Stated problem 1 -
Answer these questions from the text on cognitive bias in software testing:
(a) Which standard's definition of testing does the text cite?
(b) In well-run projects, what is the test team's mission beyond merely performing testing?
(c) What three things do testers look for in the product?

Page excerpt -
|---|
Cognitive Bias in Software Testing

A cognitive bias is a pattern of deviation in judgment that occurs in particular situations, leading to perceptual distortion, inaccurate judgment, illogical interpretation, or what is broadly called irrationality. Implicit in the concept of a “pattern of deviation” is a standard of comparison with what is ‘normally’ expected; this may be the judgment of people outside those particular situations, or may be a set of independently verifiable facts. In well-run software development projects, the mission of the test team is not merely to perform testing, but to help minimize the risk of product failure. Testers look for manifest problems in the product, potential problems, and the absence of problems. They explore, assess, track, and report product quality, so that others in the project can make informed decisions about product development. It’s important to recognize that testers are not out to “break the code.” or to embarrass or complain, just to inform as meters of product quality. The definition of testing according to the ANSI/IEEE 1059 standard is that testing is the process of analyzing a software item to detect the differences between existing and required conditions (that is defects/errors/bugs) and to evaluate the features of the software item. The purpose of testing is verification, validation and error detection in order to find problems – and the purpose of finding those problems is to get them fixed.
|---|
Raw records -
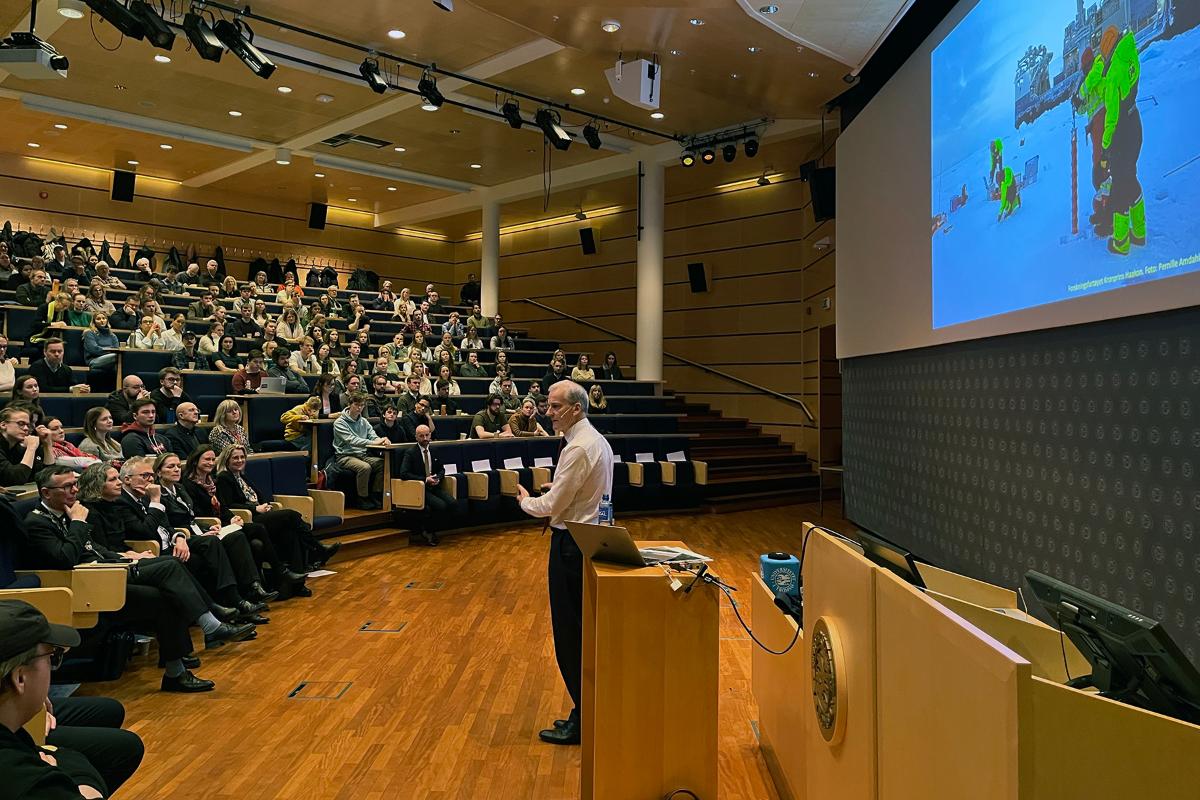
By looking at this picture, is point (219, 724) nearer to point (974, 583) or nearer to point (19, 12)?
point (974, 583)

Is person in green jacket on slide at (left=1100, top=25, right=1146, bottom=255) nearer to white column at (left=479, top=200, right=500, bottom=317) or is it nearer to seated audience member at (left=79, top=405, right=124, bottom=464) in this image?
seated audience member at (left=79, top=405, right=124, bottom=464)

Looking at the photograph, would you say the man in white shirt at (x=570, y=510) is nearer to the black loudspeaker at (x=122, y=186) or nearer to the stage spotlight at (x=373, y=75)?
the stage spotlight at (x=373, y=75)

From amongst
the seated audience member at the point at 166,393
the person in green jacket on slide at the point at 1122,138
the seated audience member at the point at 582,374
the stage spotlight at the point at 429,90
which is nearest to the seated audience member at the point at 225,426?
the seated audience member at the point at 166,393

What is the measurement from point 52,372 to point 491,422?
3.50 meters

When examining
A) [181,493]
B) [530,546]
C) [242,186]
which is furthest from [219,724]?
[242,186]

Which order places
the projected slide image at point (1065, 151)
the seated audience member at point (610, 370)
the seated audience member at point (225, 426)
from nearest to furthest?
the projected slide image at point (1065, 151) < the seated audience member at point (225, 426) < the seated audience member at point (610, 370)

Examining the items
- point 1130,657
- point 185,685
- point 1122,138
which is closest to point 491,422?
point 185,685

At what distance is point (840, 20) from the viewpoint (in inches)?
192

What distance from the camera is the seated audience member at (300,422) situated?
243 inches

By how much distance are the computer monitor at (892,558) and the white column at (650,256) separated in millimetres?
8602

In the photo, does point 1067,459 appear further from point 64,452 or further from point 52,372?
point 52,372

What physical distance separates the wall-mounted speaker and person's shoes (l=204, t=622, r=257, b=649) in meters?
|---|
Stated problem 2 -
Report every line of the records that contains the word "furthest". Case counts.

Problem solution 1 -
(a) The ANSI/IEEE 1059 standard.
(b) To help minimize the risk of product failure.
(c) Manifest problems, potential problems, and the absence of problems.

Problem solution 2 -
which is furthest from [219,724]?
from nearest to furthest?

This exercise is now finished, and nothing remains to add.